Created on 2 Nov 2016  路  2Comments  路  Source: FriendsOfSymfony/FOSUserBundle

It would be a nice addition to be able to create groups in the command line and assign user to it.

It would see command like:

php bin/console fos:group:create {groupName}
php bin/console fos:group:addUser {groupName} {user1} [{user2} {user3} ...]
php bin/console fos:group:removeUser {groupName} {user1} [{user2} {user3} ...]
php bin/console fos:user:addGroup {user1} {group1} [{group2} {group3} ...]
php bin/console fos:user:removeGroup {user1} {group1} [{group2} {group3} ...]

I don't have much time lately, I'll see if I can post a pull request on this later this month.

Most helpful comment

I'm -1 for this, as I would rather remove groups entirely.

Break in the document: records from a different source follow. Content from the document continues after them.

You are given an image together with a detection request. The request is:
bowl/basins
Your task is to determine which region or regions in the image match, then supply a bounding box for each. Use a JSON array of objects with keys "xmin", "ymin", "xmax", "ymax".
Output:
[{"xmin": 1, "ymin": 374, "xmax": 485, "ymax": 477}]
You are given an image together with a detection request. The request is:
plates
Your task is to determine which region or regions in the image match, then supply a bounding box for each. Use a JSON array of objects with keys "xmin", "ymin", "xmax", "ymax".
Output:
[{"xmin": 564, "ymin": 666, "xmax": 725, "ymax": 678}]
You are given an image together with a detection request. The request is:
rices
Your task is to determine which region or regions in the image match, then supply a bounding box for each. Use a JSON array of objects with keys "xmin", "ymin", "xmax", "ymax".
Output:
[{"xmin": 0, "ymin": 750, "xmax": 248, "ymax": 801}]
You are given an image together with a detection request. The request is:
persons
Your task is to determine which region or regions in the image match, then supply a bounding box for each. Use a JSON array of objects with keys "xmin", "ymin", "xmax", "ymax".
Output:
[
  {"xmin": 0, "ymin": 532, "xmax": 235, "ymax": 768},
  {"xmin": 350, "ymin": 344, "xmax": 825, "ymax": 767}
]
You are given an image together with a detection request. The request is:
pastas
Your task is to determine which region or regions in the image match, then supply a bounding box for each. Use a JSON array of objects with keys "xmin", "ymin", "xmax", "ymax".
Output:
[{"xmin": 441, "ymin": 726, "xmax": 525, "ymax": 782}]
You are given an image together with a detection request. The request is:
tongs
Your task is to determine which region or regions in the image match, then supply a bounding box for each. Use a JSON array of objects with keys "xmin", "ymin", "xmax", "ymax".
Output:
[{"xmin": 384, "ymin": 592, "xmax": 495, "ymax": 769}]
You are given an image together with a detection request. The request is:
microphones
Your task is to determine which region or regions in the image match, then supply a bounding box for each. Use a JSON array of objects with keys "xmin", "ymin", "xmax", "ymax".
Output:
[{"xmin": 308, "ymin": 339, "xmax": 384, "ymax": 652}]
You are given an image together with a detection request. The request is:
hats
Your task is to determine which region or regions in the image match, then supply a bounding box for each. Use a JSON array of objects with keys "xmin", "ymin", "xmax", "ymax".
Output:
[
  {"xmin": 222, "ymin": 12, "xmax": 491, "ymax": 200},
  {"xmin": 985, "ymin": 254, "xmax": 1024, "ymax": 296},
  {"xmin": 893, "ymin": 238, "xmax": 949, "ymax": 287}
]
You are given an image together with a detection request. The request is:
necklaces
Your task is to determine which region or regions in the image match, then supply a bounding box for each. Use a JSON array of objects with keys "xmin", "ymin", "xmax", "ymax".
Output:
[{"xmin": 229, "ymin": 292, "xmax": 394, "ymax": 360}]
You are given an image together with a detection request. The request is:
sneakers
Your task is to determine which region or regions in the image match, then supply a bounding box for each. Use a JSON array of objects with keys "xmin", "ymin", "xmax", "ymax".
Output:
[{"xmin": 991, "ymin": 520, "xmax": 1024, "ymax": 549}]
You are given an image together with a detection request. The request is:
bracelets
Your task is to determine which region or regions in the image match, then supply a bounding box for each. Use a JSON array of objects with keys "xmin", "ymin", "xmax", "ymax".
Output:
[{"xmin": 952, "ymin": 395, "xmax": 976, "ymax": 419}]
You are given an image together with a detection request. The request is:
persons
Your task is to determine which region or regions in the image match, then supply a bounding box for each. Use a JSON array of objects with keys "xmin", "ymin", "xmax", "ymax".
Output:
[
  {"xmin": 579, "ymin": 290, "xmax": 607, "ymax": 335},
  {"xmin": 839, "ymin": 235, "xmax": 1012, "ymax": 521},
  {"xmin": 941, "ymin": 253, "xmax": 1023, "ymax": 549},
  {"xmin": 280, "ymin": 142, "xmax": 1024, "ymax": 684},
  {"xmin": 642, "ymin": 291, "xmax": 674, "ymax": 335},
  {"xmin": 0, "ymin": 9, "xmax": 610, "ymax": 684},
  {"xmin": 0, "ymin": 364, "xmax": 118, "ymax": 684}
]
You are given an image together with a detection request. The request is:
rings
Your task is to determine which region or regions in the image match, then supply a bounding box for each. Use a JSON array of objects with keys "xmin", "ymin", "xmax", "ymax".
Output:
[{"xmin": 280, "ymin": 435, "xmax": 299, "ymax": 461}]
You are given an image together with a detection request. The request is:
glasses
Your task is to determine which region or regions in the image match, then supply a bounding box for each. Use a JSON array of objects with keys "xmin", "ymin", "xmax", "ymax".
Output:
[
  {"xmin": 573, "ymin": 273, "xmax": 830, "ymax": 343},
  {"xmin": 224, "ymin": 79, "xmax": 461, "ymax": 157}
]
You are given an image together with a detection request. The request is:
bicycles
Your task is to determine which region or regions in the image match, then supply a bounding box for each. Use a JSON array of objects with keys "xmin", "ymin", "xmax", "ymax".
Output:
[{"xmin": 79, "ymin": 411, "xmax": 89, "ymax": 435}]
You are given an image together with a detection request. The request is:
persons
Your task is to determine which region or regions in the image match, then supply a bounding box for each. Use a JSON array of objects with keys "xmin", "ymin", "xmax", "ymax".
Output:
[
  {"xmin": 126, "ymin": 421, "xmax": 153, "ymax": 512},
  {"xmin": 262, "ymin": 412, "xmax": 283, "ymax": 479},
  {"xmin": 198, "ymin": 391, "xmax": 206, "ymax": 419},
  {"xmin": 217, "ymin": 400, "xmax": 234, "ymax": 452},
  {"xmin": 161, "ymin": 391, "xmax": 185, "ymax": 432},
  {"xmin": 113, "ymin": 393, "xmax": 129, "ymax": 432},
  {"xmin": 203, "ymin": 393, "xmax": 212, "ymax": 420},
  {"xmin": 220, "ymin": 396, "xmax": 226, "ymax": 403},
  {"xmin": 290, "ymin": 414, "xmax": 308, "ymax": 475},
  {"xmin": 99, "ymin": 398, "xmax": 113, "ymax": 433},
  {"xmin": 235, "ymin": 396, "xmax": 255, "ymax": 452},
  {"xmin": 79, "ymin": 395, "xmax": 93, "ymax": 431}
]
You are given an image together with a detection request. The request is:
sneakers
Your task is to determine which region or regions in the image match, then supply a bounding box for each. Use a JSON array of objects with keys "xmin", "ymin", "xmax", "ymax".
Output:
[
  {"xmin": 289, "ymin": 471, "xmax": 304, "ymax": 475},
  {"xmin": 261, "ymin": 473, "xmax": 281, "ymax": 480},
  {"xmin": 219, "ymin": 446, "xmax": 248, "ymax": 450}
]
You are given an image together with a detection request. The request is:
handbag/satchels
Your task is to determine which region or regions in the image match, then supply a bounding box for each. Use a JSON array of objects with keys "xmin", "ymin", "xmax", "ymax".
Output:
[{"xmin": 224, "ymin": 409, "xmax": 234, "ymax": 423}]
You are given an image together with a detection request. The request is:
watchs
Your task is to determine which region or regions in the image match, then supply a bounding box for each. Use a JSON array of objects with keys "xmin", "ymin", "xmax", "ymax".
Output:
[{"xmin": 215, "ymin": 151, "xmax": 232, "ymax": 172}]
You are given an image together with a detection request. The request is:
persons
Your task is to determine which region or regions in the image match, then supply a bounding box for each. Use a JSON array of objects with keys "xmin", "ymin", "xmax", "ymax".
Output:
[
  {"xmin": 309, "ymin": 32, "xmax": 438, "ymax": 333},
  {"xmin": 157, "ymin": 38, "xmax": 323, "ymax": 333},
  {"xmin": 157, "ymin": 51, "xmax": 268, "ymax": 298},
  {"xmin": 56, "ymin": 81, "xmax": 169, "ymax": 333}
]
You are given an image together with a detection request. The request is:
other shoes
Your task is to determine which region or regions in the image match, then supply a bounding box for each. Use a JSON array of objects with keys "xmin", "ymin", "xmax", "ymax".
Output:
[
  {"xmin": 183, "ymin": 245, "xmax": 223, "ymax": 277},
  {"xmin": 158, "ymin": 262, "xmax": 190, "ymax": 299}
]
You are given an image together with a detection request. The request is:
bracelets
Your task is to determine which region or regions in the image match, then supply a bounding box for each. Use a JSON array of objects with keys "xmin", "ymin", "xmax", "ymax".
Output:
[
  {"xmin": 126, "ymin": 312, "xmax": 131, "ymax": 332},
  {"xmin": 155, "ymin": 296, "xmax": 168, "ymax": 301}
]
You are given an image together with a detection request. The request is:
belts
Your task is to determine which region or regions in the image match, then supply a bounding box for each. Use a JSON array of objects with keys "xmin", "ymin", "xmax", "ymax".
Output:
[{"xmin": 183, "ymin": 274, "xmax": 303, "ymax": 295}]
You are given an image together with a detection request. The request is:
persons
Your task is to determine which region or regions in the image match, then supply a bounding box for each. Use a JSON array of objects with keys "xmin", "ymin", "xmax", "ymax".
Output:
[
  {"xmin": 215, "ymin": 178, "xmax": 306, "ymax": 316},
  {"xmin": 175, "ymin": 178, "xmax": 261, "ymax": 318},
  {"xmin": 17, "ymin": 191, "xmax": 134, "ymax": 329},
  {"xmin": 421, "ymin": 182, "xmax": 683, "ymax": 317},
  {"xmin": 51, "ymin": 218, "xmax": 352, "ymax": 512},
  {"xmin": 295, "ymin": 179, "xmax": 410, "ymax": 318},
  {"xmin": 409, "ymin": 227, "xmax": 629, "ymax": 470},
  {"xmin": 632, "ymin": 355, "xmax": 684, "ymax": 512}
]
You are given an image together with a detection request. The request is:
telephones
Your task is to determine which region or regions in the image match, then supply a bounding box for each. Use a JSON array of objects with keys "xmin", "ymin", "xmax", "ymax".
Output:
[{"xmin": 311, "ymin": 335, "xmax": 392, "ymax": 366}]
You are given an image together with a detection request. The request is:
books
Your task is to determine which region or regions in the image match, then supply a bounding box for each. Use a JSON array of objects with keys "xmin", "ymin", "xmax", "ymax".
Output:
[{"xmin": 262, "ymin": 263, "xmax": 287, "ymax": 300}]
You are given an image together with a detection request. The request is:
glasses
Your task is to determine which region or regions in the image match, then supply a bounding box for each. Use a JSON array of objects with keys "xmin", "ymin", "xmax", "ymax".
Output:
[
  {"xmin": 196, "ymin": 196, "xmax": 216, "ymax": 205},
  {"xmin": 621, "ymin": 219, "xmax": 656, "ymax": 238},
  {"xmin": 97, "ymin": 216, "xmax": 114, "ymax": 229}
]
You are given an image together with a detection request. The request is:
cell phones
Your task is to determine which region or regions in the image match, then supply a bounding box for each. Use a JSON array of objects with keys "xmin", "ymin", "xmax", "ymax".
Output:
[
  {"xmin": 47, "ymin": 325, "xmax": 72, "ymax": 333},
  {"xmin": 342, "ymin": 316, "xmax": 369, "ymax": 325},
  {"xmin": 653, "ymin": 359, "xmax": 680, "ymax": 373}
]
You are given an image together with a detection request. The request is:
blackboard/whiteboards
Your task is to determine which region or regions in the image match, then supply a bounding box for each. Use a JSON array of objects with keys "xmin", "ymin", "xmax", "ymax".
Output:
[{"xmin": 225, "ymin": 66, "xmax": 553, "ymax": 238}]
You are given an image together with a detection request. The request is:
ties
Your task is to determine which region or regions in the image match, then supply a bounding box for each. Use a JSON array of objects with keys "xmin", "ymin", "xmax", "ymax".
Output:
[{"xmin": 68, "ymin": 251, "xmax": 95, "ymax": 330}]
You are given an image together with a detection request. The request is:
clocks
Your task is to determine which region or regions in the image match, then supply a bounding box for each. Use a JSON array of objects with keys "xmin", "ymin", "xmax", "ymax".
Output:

Using the role inheritance is better when the role inheritance is fixed.
And when access need to be managed in batch in a configurable way, using custom voters based on the business logic is more powerful than using the FOSUserBundle feature assigning extra roles from the groups the user is assigned to.

This feature is a legacy from the symfony 1 era, ported to KnpUserBundle at a time the role hierarchy was not yet implemented in Symfony 2

All 2 comments

I'm -1 for this, as I would rather remove groups entirely.

Using the role inheritance is better when the role inheritance is fixed.
And when access need to be managed in batch in a configurable way, using custom voters based on the business logic is more powerful than using the FOSUserBundle feature assigning extra roles from the groups the user is assigned to.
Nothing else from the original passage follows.